Даулетов не принял подсказку:
— Правда!
Задохнулся Мамутов. В нем словно взорвалось что-то. Нервы взорвались. Вспыхнули, как закоротившиеся провода.
— Как посмел? — он даже не заметил, что перешел на «ты».
— Я люблю этого человека, — Даулетов ответил просто и как-то обыденно.
— Он любит! Ты что, один на земле? Один такой поэтичный, романтичный? У одного тебя сердце есть? Да? Одному тебе любить хочется?
— Всем, — согласился Даулетов. — Но мне тоже.
— Все правда? — еще раз спросил Мамутов.
— Не знаю… — Он действительно не знал, беременна ли Шарипа, или врет осведомитель.

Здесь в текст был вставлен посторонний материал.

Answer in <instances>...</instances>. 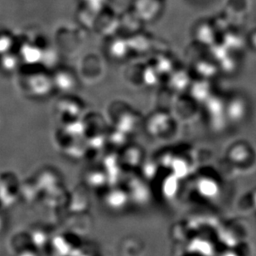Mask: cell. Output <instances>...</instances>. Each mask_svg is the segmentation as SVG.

— Не знает он. А то, что тебе тысячу человек доверили, это знаешь? Что нет у тебя права подводить их — знаешь?
— Я не узнаю тебя, Мамутов.
— Что из того?
— А то, что мог бы понять. Понимал меня прежде…
— И сейчас понимаю, да оправдать не могу. Дело мы начали… Дело! А ты его предал…
— Не смей так!
— А как? Думаешь, пойдут теперь люди за нами? Жди! Думаешь, в нюансах твоей души разбираться будут? Как же… Нравственность экономики… Нравственность! Ты теперь забудь это слово. Не дай бог кто услышит — засмеют.
Хлестал Мамутов Даулетова. Горечь, боль свою вымещал.
— И ее не пощадят, — продолжал он.
— Ее-то за что? — взмолился Даулетов.
— За что? А за то, что такие дела в одиночку не делаются. Разве один шел над пропастью?
— Прости, Мамутов!
Секретарь не понял, к чему это сказано. Не его одного обидел Даулетов. Да и не в обиде дело. Зачем же перед ним каяться?
— Что ты?
— Прости! Потом доругаешь меня. Казнишь, может быть. Заслужил. Но ее нельзя… Нельзя, Мамутов, понимаешь?
И он, махнув как-то безнадежно рукой, бросился к своему «Москвичу», сиротливо стоявшему возле скотного двора. Бросился не оглядываясь, не обращая внимания на крик Мамутова:
— Не смей! Не делай этого!..
16
Солнце уперлось в горизонт, но тяжелая массивная туча надавила справа и сверху, словно сталкивая его за край земли. Столкнула. Заслонила собой малиновую полоску заката, а затем и прозрачную синеву сумерек. День не угас, а оборвался, будто щелкнули выключателем, и наступила тьма.